- Source material:
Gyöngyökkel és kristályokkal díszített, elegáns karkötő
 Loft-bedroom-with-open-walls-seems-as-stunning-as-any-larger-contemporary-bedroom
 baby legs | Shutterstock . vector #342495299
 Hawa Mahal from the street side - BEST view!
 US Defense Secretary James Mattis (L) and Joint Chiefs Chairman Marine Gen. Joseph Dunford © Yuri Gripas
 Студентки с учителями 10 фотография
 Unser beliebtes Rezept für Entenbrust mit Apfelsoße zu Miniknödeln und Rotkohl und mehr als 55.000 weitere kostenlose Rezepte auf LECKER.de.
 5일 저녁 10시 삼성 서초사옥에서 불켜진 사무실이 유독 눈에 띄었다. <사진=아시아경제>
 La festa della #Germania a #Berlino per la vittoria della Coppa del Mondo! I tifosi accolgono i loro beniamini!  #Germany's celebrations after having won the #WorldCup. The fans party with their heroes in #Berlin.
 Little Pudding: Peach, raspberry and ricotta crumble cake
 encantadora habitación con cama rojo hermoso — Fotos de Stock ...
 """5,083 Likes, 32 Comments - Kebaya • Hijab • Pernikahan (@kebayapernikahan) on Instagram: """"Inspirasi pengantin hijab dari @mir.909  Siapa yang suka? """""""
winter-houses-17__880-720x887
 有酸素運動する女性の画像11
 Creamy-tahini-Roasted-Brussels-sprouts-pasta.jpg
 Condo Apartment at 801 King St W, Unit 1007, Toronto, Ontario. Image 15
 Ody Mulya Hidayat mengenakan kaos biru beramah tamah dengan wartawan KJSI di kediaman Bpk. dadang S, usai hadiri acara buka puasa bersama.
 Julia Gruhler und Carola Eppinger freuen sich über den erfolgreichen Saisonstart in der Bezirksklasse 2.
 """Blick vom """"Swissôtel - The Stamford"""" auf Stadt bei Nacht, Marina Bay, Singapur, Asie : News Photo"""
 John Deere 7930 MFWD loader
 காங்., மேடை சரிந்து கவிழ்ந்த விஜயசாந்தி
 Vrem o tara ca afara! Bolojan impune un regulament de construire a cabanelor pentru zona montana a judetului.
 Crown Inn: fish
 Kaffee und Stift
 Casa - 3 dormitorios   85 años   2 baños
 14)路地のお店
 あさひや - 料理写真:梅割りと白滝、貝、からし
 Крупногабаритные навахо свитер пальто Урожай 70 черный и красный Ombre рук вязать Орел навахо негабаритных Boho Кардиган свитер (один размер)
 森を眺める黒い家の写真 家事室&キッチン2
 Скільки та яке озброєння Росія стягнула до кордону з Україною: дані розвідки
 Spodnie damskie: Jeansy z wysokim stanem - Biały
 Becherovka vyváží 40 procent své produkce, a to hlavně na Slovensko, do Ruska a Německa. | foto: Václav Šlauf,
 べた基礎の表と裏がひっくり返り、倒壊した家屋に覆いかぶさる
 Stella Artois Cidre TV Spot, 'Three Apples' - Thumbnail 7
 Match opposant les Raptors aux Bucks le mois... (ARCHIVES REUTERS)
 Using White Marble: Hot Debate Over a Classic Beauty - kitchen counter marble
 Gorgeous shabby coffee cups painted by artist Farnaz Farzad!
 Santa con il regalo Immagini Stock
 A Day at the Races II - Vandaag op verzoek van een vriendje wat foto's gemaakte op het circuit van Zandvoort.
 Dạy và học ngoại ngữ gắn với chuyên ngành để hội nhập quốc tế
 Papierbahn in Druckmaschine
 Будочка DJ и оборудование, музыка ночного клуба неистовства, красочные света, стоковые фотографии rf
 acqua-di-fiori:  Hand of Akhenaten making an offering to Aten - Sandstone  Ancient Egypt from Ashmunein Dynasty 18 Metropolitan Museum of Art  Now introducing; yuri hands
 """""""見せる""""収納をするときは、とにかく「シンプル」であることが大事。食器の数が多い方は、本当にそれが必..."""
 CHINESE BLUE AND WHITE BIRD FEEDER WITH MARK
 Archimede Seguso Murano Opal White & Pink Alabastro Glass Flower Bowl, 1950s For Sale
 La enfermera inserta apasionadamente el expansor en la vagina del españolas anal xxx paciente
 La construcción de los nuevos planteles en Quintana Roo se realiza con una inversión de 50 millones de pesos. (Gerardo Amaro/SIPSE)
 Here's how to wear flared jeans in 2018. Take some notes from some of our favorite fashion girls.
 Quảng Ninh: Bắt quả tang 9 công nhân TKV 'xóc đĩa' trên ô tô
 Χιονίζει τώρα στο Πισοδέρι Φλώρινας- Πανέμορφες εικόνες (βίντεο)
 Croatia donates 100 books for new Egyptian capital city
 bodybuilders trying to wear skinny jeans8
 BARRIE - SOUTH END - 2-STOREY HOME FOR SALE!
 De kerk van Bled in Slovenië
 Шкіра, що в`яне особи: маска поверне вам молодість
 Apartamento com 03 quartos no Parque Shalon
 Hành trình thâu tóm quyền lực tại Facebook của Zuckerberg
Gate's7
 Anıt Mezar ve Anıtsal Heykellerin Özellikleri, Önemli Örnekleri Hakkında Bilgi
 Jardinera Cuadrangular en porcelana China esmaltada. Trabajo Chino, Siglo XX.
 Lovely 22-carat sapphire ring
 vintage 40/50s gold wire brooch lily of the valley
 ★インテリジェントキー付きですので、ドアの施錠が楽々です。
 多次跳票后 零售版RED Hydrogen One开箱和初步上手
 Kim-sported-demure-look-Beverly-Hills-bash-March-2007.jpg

- How to complete this task:
Please set down each of the entries above exactly as given.

- Output of the exercise:
Gyöngyökkel és kristályokkal díszített, elegáns karkötő
 Loft-bedroom-with-open-walls-seems-as-stunning-as-any-larger-contemporary-bedroom
 baby legs | Shutterstock . vector #342495299
 Hawa Mahal from the street side - BEST view!
 US Defense Secretary James Mattis (L) and Joint Chiefs Chairman Marine Gen. Joseph Dunford © Yuri Gripas
 Студентки с учителями 10 фотография
 Unser beliebtes Rezept für Entenbrust mit Apfelsoße zu Miniknödeln und Rotkohl und mehr als 55.000 weitere kostenlose Rezepte auf LECKER.de.
 5일 저녁 10시 삼성 서초사옥에서 불켜진 사무실이 유독 눈에 띄었다. <사진=아시아경제>
 La festa della #Germania a #Berlino per la vittoria della Coppa del Mondo! I tifosi accolgono i loro beniamini!  #Germany's celebrations after having won the #WorldCup. The fans party with their heroes in #Berlin.
 Little Pudding: Peach, raspberry and ricotta crumble cake
 encantadora habitación con cama rojo hermoso — Fotos de Stock ...
 """5,083 Likes, 32 Comments - Kebaya • Hijab • Pernikahan (@kebayapernikahan) on Instagram: """"Inspirasi pengantin hijab dari @mir.909  Siapa yang suka? """""""
winter-houses-17__880-720x887
 有酸素運動する女性の画像11
 Creamy-tahini-Roasted-Brussels-sprouts-pasta.jpg
 Condo Apartment at 801 King St W, Unit 1007, Toronto, Ontario. Image 15
 Ody Mulya Hidayat mengenakan kaos biru beramah tamah dengan wartawan KJSI di kediaman Bpk. dadang S, usai hadiri acara buka puasa bersama.
 Julia Gruhler und Carola Eppinger freuen sich über den erfolgreichen Saisonstart in der Bezirksklasse 2.
 """Blick vom """"Swissôtel - The Stamford"""" auf Stadt bei Nacht, Marina Bay, Singapur, Asie : News Photo"""
 John Deere 7930 MFWD loader
 காங்., மேடை சரிந்து கவிழ்ந்த விஜயசாந்தி
 Vrem o tara ca afara! Bolojan impune un regulament de construire a cabanelor pentru zona montana a judetului.
 Crown Inn: fish
 Kaffee und Stift
 Casa - 3 dormitorios   85 años   2 baños
 14)路地のお店
 あさひや - 料理写真:梅割りと白滝、貝、からし
 Крупногабаритные навахо свитер пальто Урожай 70 черный и красный Ombre рук вязать Орел навахо негабаритных Boho Кардиган свитер (один размер)
 森を眺める黒い家の写真 家事室&キッチン2
 Скільки та яке озброєння Росія стягнула до кордону з Україною: дані розвідки
 Spodnie damskie: Jeansy z wysokim stanem - Biały
 Becherovka vyváží 40 procent své produkce, a to hlavně na Slovensko, do Ruska a Německa. | foto: Václav Šlauf,
 べた基礎の表と裏がひっくり返り、倒壊した家屋に覆いかぶさる
 Stella Artois Cidre TV Spot, 'Three Apples' - Thumbnail 7
 Match opposant les Raptors aux Bucks le mois... (ARCHIVES REUTERS)
 Using White Marble: Hot Debate Over a Classic Beauty - kitchen counter marble
 Gorgeous shabby coffee cups painted by artist Farnaz Farzad!
 Santa con il regalo Immagini Stock
 A Day at the Races II - Vandaag op verzoek van een vriendje wat foto's gemaakte op het circuit van Zandvoort.
 Dạy và học ngoại ngữ gắn với chuyên ngành để hội nhập quốc tế
 Papierbahn in Druckmaschine
 Будочка DJ и оборудование, музыка ночного клуба неистовства, красочные света, стоковые фотографии rf
 acqua-di-fiori:  Hand of Akhenaten making an offering to Aten - Sandstone  Ancient Egypt from Ashmunein Dynasty 18 Metropolitan Museum of Art  Now introducing; yuri hands
 """""""見せる""""収納をするときは、とにかく「シンプル」であることが大事。食器の数が多い方は、本当にそれが必..."""
 CHINESE BLUE AND WHITE BIRD FEEDER WITH MARK
 Archimede Seguso Murano Opal White & Pink Alabastro Glass Flower Bowl, 1950s For Sale
 La enfermera inserta apasionadamente el expansor en la vagina del españolas anal xxx paciente
 La construcción de los nuevos planteles en Quintana Roo se realiza con una inversión de 50 millones de pesos. (Gerardo Amaro/SIPSE)
 Here's how to wear flared jeans in 2018. Take some notes from some of our favorite fashion girls.
 Quảng Ninh: Bắt quả tang 9 công nhân TKV 'xóc đĩa' trên ô tô
 Χιονίζει τώρα στο Πισοδέρι Φλώρινας- Πανέμορφες εικόνες (βίντεο)
 Croatia donates 100 books for new Egyptian capital city
 bodybuilders trying to wear skinny jeans8
 BARRIE - SOUTH END - 2-STOREY HOME FOR SALE!
 De kerk van Bled in Slovenië
 Шкіра, що в`яне особи: маска поверне вам молодість
 Apartamento com 03 quartos no Parque Shalon
 Hành trình thâu tóm quyền lực tại Facebook của Zuckerberg
Gate's7
 Anıt Mezar ve Anıtsal Heykellerin Özellikleri, Önemli Örnekleri Hakkında Bilgi
 Jardinera Cuadrangular en porcelana China esmaltada. Trabajo Chino, Siglo XX.
 Lovely 22-carat sapphire ring
 vintage 40/50s gold wire brooch lily of the valley
 ★インテリジェントキー付きですので、ドアの施錠が楽々です。
 多次跳票后 零售版RED Hydrogen One开箱和初步上手
 Kim-sported-demure-look-Beverly-Hills-bash-March-2007.jpg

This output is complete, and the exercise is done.